Projects
Routing on railway tracks
Geofabrik developed a railway routing service for the French railway company SNCF using the GraphHopper routing engine.
It uses the railway tracks from OpenStreetMap.
GraphHopper was used as a Java library and road specific parts were replaced . On a quick glance, one could
think that replacing highway
by railway
all over the code would be sufficient. This would work for a quick prototype, but is not enough. Useful railway routing must take into account several differences from road routing.
- Unlike road vehicles, trains cannot turn in arbitrary angles at any node in the graph (switches for railways,
intersections for cars). They can only turn in slight angles. The railway routing engine iterates over all nodes in the graph
and adds turn restrictions to all pairs of edges whose angle is not within a certain interval.
- Crossings of two railway tracks need special treatment.
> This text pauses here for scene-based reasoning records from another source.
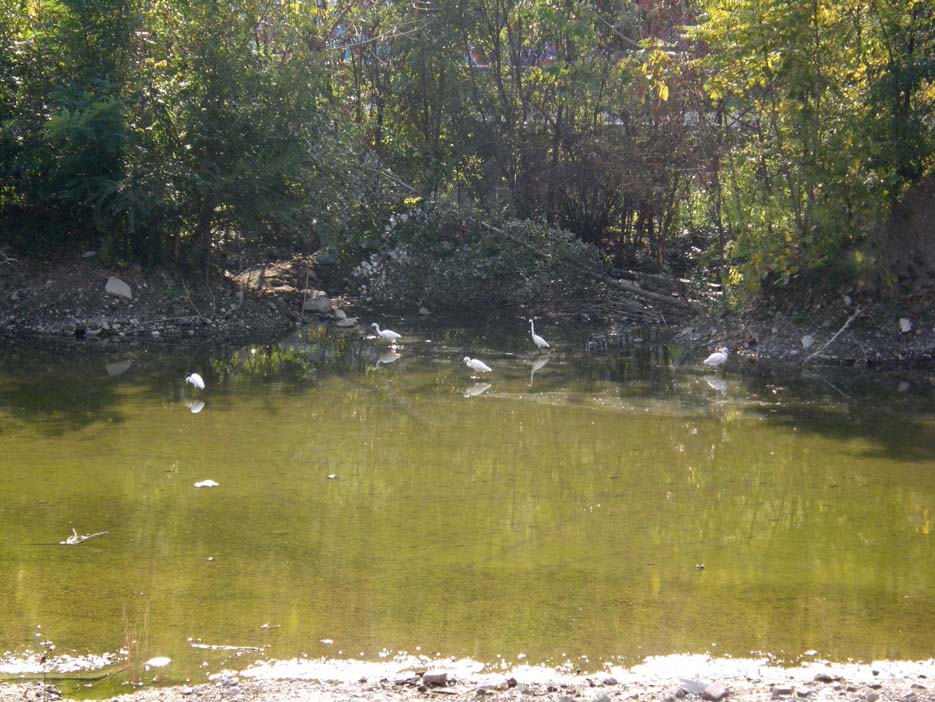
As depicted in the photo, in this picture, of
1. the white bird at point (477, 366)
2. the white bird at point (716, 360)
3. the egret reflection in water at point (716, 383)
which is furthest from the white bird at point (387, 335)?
the egret reflection in water at point (716, 383)

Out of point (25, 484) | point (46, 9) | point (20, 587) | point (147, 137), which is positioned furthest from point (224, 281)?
point (20, 587)

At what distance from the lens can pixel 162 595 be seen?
530 cm

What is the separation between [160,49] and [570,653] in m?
12.6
Trains can go through them only in a straight direction, they cannot change direction
there. Crossings and switches are not distinguishable because the OSM tag
railway=railway_crossing
is dropped in an earlier processing step. Because GraphHopper was not designed as a library, it cannot be extended easily, hence we use a forked version.
-
Trains cannot go into reverse as quickly as cars. In some cases, the engineer can can walk to the other end of the train. But other
trains, such as freight trains need longer. The engine has to be decoupled from the train, driven around the train to the other end and
re-coupled. This procedure usually takes more than 15 minutes. Detours avoiding reversals are more effecient.
-
Different gauges and power systems are two of many reasons prohibiting the universal usage of the same trains. The railway routing engine
can be configured (using a configuration file) to provide special routing profiles for certain classes supporting only a specific power
system and gauge.
In addition to the calculation of routes, the software supports matching GPS routes to the railway network, using various file formats (GPX,
CSV, shape files).
All components of this project has been published as open source software.